Le temps était quelque peu couvert et une sensation de froid s’infiltrait dans mon corps.
Riad, le dos appuyé contre les bagages et les jambes sur le rebord de la galerie en métal, était assis très tranquillement, regardant au loin.
J’étais assis en silence, le menton entre les genoux et les bras enlacés.
L’un après l’autre, les vergers d’orangers disparaissaient et le véhicule grimpait en haletant sur un terrain humide…
Dans le lointain, le bruit des tirs de canon résonnait comme un adieu.
Rass El-Naqoura se dessina à l’horizon, drapé dans une brume bleutée, et le véhicule s’arrêta soudain.
Les femmes émergèrent des bagages, descendirent et traversèrent vers un marchand d’oranges assis sur le bord de la route.
Tandis qu’elles revenaient avec les oranges, nous parvint le bruit de leurs sanglots.
Alors seulement les oranges me sont apparues clairement : chacun de ces fruits gros et sains était quelque chose qu’il fallait chérir.
Ton père descendit d’à côté du chauffeur, prit une orange, la contempla en silence, puis se mit à pleurer comme un enfant sans défense.
A Rass El-Naqoura, notre véhicule se trouvait parmi beaucoup d’autres semblables.
Les hommes commencèrent à remettre leurs armes aux policiers qui étaient là dans ce but.
Puis ce fut notre tour, je vis des pistolets et des mitrailleuses jetés sur une grande table, je vis la longue file de gros véhicules entrant au Liban, laissant les routes tortueuses de la terre des oranges loin derrière, et alors moi aussi je pleurai amèrement.

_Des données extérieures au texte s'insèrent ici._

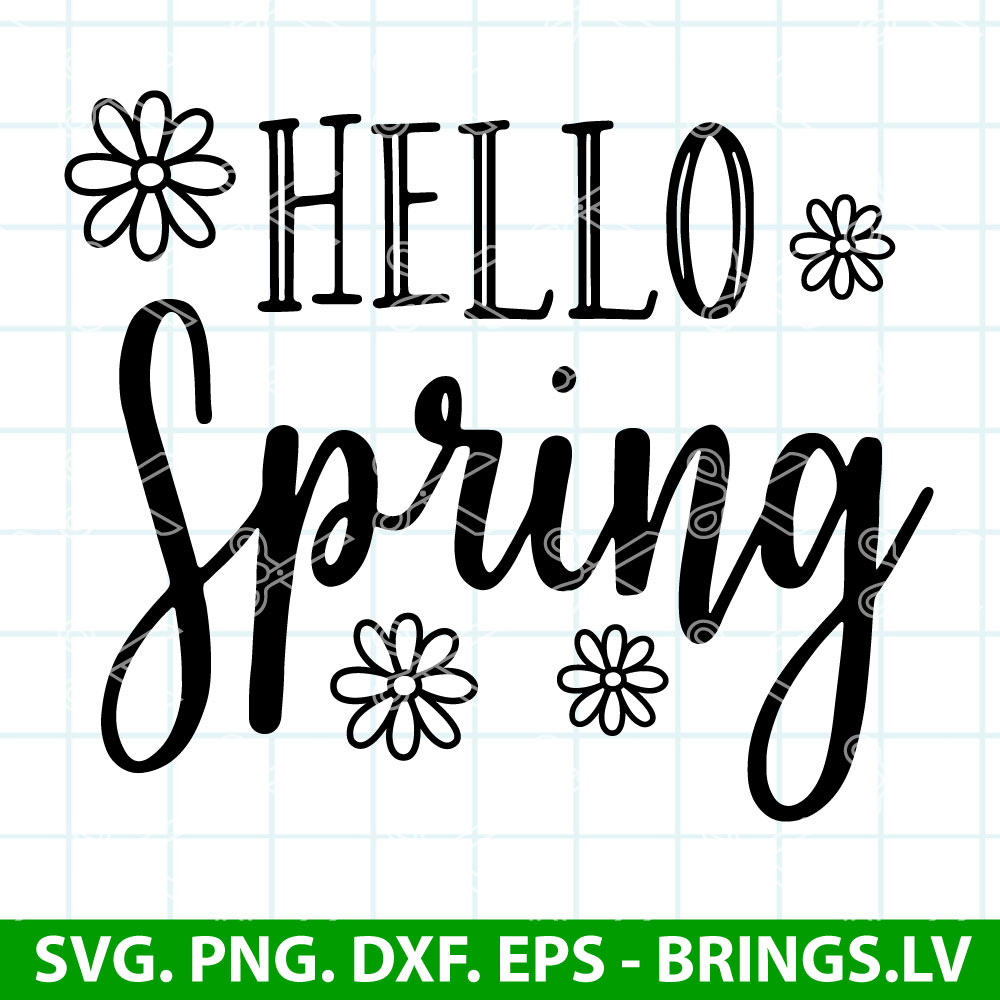 Hello Spring SVG Cut File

Ta mère contemplait encore silencieusement les oranges, et tous les orangers que ton père avait abandonnés aux Juifs brillaient dans ses yeux.
Comme si tous ces beaux arbres qu’il avait achetés un par un se reflétaient dans son visage…
Et dans ses yeux, les larmes, qu’il ne pouvait s’empêcher de cacher face à l’officier du bureau de police, brillaient.
Quand, dans l’après-midi, nous avons atteint Saïda, nous étions devenus des réfugiés.